I Respectfully Disagree: How to Have a Proper Argument

This article suggests possible paths to mutual respect during disagreement or discussing opposing viewpoints. I thought “The 10 Golden Rules of Argument” were good for in-person and to some degree, online dialogue:

  1. Be prepared – Make sure you know the essential points you want to make. Research the facts you need to convince your opponent.
  2. When to argue, when to walk away – Think carefully before you start to argue: is this the time; is this the place?
  3. What you say and how you say it – Spend time thinking about how to present your argument. Body language, choice of words and manner of speaking all affect how your argument will come across.
  4. Listen and listen again – Listen carefully to what the other person is saying.

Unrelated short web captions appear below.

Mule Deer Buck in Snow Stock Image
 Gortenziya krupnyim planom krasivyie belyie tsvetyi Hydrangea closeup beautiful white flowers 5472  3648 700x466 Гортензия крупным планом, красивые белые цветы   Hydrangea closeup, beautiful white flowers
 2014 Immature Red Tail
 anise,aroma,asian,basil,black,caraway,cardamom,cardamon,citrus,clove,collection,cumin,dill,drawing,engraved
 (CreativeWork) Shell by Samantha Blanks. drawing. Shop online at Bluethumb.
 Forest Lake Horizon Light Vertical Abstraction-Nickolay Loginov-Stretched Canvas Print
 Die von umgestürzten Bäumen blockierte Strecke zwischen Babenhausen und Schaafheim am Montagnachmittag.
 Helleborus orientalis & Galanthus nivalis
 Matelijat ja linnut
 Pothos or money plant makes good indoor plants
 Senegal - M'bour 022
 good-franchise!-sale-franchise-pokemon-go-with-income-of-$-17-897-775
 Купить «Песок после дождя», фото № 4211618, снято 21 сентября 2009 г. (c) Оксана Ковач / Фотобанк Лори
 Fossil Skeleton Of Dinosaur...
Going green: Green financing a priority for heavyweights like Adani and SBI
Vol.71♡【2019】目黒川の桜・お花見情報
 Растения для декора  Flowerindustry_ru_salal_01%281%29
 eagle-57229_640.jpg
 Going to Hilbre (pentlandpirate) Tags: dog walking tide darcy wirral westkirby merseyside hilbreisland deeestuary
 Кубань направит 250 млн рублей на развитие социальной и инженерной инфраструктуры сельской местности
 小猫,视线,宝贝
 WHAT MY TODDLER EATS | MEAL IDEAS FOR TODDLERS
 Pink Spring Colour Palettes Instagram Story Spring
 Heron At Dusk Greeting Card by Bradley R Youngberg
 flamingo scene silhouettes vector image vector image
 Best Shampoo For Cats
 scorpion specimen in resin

Watch their body language, listen for the meaning behind their words.
  5. Excel at responding to arguments – Think carefully about what arguments the other person will listen to. What are their preconceptions? Which kinds of arguments do they find convincing.
  6. Watch out for crafty tricks – Arguments are not always as good as they first appear. Be wary of your opponent’s use of statistics. Keep alert for distraction techniques such as personal attacks and red herrings. Look out for concealed questions and false choices.
  7. Develop the skills of arguing in public – Keep it simple and clear. Be brief and don’t rush.
  8. Be able to argue in writing – Always choose clarity over pomposity. Be short, sharp, and to the point, using language that is easily understood.
  9. Be great at resolving deadlock – Be creative in finding ways out of an argument that’s going nowhere. Is it time to look at the issue from another angle? Are there ways of putting pressure on so that the other person has to agree with you? Is a compromise possible?
  10. Maintain relationships – This is absolutely key. What do you want from this argument? Humiliating, embarrassing or aggravating your opponent might make you feel good at the time, but you might have many lonely days to rue your mistake. Find a result that works for both of you. You need to move forward. Then you will be able to argue another day.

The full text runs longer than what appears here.